*Requirement*. Please locate every line in the listing below that contains the word "hanging" and copy each of those lines.
* BEGIN *
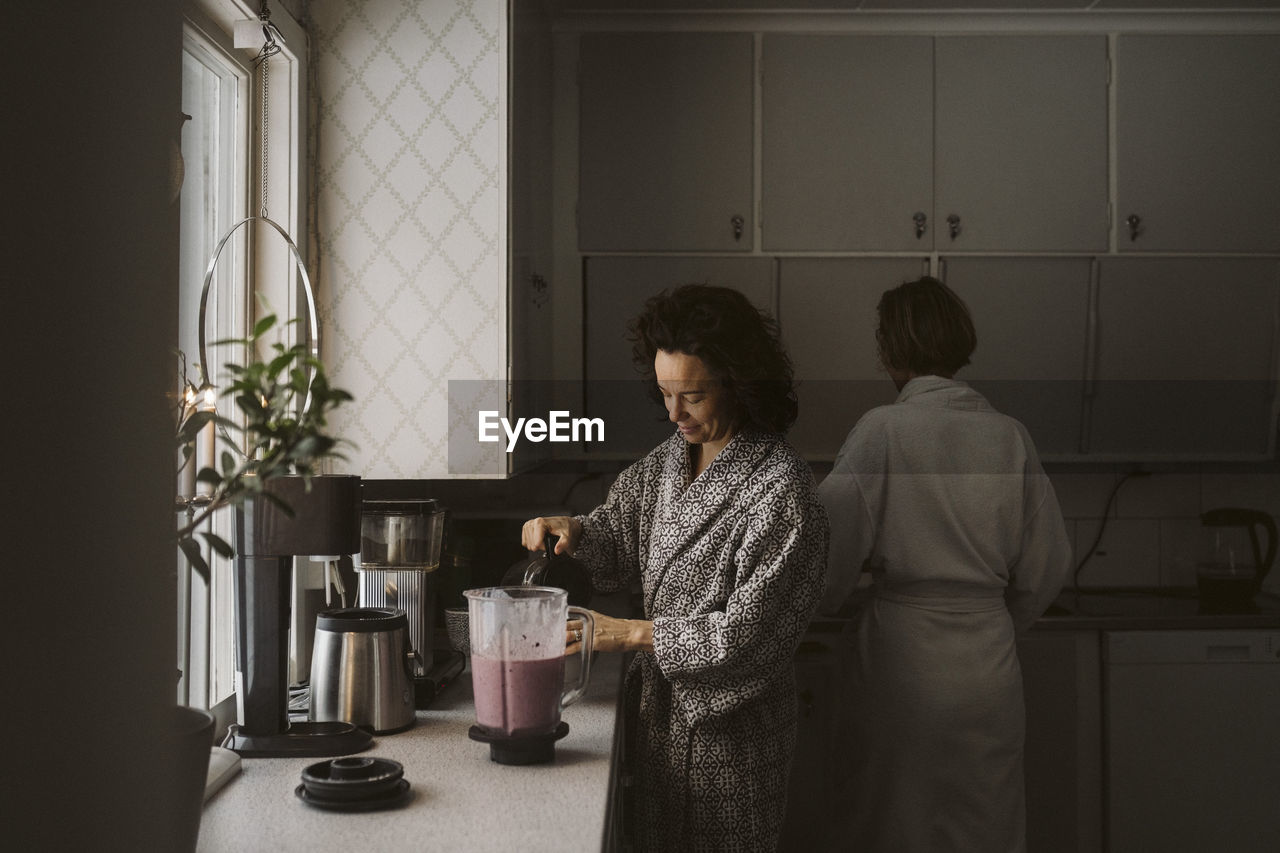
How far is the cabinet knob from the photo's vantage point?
92.0 inches

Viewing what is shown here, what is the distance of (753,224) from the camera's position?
234 cm

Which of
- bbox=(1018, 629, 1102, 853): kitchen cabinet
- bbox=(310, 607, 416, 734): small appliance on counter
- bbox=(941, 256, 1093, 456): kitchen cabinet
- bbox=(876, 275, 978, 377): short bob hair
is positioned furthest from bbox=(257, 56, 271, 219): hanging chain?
bbox=(1018, 629, 1102, 853): kitchen cabinet

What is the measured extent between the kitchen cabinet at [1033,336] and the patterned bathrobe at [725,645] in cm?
122

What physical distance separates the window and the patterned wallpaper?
0.25 ft

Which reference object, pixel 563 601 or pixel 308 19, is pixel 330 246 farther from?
pixel 563 601

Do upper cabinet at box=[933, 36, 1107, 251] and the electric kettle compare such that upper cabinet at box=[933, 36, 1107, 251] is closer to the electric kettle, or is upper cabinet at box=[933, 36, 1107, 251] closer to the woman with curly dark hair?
the electric kettle

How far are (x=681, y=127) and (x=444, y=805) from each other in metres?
1.81

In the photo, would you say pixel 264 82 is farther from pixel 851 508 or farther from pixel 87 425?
pixel 87 425

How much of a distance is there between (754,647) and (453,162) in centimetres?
99

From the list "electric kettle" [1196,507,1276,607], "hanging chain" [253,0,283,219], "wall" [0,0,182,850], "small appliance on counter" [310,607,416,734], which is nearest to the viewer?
"wall" [0,0,182,850]

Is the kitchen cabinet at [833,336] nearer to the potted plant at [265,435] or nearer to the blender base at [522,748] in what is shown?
the blender base at [522,748]

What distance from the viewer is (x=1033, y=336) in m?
2.40

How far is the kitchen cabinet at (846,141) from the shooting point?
233cm

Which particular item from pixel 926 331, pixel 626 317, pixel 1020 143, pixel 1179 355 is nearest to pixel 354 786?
pixel 926 331
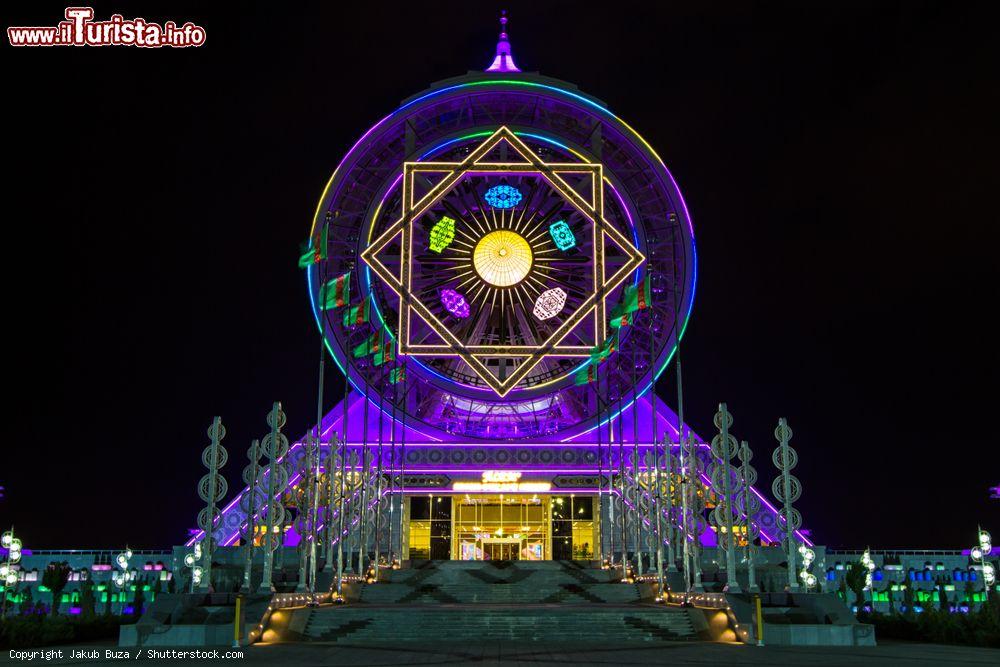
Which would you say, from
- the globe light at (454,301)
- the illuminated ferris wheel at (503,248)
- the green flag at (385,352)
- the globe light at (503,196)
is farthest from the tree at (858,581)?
the globe light at (503,196)

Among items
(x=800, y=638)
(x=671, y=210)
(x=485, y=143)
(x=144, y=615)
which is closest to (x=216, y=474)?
(x=144, y=615)

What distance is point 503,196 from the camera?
187 feet

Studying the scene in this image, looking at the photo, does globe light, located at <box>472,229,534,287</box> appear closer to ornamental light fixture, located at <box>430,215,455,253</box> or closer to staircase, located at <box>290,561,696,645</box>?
ornamental light fixture, located at <box>430,215,455,253</box>

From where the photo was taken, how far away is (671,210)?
187ft

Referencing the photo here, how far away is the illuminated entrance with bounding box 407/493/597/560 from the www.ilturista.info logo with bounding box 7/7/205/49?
33.1 meters

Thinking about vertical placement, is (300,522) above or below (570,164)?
below

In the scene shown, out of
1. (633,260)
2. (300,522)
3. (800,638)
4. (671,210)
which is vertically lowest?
(800,638)

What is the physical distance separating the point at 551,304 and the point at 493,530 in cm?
1488

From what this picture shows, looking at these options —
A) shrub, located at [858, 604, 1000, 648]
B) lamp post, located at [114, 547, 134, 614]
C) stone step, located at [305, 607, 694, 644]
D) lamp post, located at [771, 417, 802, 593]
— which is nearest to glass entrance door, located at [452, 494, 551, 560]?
lamp post, located at [114, 547, 134, 614]

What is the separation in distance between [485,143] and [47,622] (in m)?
35.3

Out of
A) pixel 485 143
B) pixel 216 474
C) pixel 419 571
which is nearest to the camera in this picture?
pixel 216 474

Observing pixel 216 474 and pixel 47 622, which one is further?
pixel 216 474

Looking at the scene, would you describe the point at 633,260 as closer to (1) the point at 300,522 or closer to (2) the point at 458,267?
(2) the point at 458,267

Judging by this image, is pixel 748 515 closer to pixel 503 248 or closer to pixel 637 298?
pixel 637 298
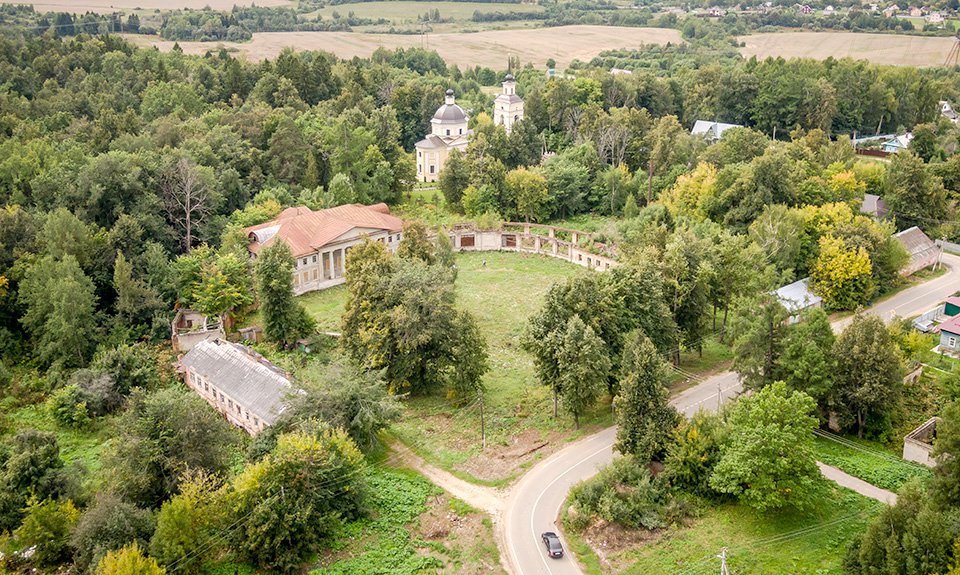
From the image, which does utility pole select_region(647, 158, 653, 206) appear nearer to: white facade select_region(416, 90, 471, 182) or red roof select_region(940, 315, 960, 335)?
white facade select_region(416, 90, 471, 182)

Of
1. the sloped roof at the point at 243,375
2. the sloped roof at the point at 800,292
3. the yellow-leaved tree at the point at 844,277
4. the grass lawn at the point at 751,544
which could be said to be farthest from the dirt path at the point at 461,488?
the yellow-leaved tree at the point at 844,277

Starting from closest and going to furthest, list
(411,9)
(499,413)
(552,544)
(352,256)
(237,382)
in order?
(552,544) → (237,382) → (499,413) → (352,256) → (411,9)

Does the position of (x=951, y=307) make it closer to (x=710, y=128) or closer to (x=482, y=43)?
(x=710, y=128)

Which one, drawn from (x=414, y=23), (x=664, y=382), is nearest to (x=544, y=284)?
(x=664, y=382)

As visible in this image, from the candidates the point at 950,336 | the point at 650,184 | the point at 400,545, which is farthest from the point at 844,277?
the point at 400,545

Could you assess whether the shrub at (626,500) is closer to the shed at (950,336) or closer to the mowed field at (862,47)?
the shed at (950,336)

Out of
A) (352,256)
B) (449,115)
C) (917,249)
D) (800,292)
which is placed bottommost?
(800,292)

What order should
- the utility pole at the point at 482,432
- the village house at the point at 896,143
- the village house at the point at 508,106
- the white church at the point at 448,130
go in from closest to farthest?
the utility pole at the point at 482,432 < the white church at the point at 448,130 < the village house at the point at 896,143 < the village house at the point at 508,106
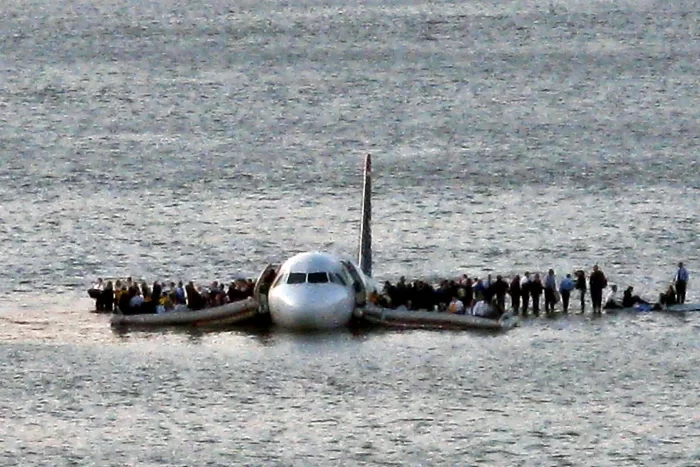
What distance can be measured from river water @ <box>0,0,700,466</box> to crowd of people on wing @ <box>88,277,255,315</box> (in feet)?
4.65

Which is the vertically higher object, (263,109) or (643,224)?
(263,109)

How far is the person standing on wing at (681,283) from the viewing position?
80750mm

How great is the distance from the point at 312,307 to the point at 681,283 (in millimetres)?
14944

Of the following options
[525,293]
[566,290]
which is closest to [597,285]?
[566,290]

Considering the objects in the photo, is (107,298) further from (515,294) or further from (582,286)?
(582,286)

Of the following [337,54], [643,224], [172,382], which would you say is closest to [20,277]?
[172,382]

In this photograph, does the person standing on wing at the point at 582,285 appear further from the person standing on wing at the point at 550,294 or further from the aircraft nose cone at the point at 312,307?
the aircraft nose cone at the point at 312,307

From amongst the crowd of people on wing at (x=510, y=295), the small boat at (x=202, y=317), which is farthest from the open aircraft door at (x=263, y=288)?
the crowd of people on wing at (x=510, y=295)

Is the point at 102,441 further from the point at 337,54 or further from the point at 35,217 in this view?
the point at 337,54

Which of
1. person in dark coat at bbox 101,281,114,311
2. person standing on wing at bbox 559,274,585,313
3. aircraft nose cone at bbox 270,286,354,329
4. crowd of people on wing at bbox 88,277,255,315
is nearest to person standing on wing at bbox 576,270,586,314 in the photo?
person standing on wing at bbox 559,274,585,313

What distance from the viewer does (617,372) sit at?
230 ft

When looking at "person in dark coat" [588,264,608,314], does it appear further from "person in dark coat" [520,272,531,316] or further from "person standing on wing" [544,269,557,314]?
"person in dark coat" [520,272,531,316]

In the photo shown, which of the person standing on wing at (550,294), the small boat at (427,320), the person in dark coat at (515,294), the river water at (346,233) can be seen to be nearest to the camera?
the river water at (346,233)

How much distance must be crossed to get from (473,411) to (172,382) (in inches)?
409
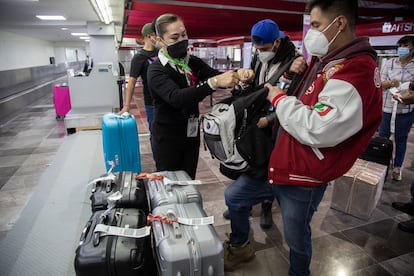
* END *
*Answer to this problem*.
is positioned furthest from bbox=(257, 56, 271, 219): hanging chain?
From the list "electric kettle" [1196,507,1276,607], "hanging chain" [253,0,283,219], "wall" [0,0,182,850], "small appliance on counter" [310,607,416,734], which is nearest to the viewer?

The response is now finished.